GIVEN PASSAGE:

# # # #

This package is designed to support entomological research by automating the laborious task of beetle identification, enabling high-throughput data analysis for ecological studies, pest management, and biodiversity monitoring.

### Motivation

The ability to accurately detect and identify bark and ambrosia beetles is critical for forest health and pest management. However, traditional methods face significant challenges:

* **They are slow and time-consuming.**
* **They require highly specialized expertise.**
* **They create a bottleneck for large-scale research.**

The IBBI package provides a powerful, modern solution to overcome these obstacles by making available pre-trained, open-source models to automate detection and classification from images, lowering the barrier to entry for researchers. The IBBI package also makes other advanced techniques available to the user such as general zero-shot detection, general feature extraction, model evaluation, and model explainability.

### Key Features

* **Model Access:**
<br>Access powerful models with a single function call `ibbi.create_model()`. The following types of models are available:

  * **Single-Class Bark Beetle Detection:** Detect the presence of *any* bark beetle in an image. These models have been trained with the task of single-class object detection on Bark and ambrosia beetle specific data. These models do not classify the species of beetle, only its presence and location in an image.

  * **Multi-Class Species Detection:** Identify the species of a beetle from an image. These models have been trained with the task of multi-class object detection on Bark and ambrosia beetle specific data. These models classify the species of beetle, as well as its presence and location in an image.

  * **General Zero-Shot Detection:** Detect objects using a text prompt (e.g., "insect"), without prior training on bark and ambrosia beetle specific data (e.g., GroundingDINO, YoloWorld). These models have been trained on large, diverse datasets and can generalize to detect a wide range of objects based on textual descriptions.

# # # #

REQUIRED TASK A: Name the types of models that the IBBI package description says are available.

Spatial reasoning dataset excerpts
# # # #

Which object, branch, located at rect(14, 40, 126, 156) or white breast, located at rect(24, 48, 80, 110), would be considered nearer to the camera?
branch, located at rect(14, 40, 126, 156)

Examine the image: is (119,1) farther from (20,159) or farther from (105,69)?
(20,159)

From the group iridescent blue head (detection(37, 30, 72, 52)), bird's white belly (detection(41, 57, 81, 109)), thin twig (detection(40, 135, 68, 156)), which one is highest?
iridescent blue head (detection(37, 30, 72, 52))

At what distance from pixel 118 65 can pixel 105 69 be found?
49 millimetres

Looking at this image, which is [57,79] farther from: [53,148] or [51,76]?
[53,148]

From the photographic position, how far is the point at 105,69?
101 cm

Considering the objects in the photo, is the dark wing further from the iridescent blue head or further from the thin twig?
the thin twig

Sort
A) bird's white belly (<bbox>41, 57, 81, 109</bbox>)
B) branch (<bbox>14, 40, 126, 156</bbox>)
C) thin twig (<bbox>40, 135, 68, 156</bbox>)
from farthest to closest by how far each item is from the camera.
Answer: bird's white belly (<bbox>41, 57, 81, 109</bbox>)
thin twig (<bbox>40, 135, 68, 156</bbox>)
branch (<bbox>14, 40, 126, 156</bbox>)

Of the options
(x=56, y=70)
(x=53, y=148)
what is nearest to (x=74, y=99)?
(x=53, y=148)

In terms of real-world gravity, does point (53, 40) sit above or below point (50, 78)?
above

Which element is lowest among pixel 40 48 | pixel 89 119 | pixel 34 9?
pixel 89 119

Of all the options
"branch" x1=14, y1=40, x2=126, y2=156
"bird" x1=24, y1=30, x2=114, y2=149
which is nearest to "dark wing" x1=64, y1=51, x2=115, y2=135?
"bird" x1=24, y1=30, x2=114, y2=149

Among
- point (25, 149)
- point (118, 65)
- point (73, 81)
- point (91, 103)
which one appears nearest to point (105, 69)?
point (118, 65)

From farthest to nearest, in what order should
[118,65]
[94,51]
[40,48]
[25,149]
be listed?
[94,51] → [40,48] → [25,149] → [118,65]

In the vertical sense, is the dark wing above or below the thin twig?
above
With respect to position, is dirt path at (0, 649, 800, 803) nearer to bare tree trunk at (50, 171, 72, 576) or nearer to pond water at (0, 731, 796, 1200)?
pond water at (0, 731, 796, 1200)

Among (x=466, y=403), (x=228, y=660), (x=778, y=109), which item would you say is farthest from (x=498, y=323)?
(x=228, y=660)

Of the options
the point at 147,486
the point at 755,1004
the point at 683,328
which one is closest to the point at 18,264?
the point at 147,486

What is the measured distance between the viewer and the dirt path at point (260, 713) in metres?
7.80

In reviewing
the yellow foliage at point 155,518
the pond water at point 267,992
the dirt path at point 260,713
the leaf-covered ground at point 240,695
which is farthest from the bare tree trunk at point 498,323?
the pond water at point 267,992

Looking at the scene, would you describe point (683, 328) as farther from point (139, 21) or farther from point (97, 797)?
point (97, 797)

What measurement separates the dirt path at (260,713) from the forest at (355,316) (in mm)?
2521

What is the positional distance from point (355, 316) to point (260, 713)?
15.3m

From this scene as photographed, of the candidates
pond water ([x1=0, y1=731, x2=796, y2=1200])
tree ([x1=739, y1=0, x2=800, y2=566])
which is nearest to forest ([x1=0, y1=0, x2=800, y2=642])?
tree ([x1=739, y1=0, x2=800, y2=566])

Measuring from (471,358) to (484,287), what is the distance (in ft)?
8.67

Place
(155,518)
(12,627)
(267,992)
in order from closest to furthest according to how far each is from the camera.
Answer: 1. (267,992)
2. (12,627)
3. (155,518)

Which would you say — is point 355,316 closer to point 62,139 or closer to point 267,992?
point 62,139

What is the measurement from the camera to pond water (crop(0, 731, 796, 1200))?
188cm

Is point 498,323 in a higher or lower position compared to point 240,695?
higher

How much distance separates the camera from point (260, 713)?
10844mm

# # # #

REQUIRED TASK B: Reproduce the entries word for word, from the line containing "Which would you" through the end of the entries.

TASK SOLUTION A:
Single-Class Bark Beetle Detection
Multi-Class Species Detection
General Zero-Shot Detection

TASK SOLUTION B:
Which would you say — is point 355,316 closer to point 62,139 or closer to point 267,992?
point 62,139

What is the measurement from the camera to pond water (crop(0, 731, 796, 1200))?
188cm

Is point 498,323 in a higher or lower position compared to point 240,695?
higher

How much distance separates the camera from point (260, 713)?
10844mm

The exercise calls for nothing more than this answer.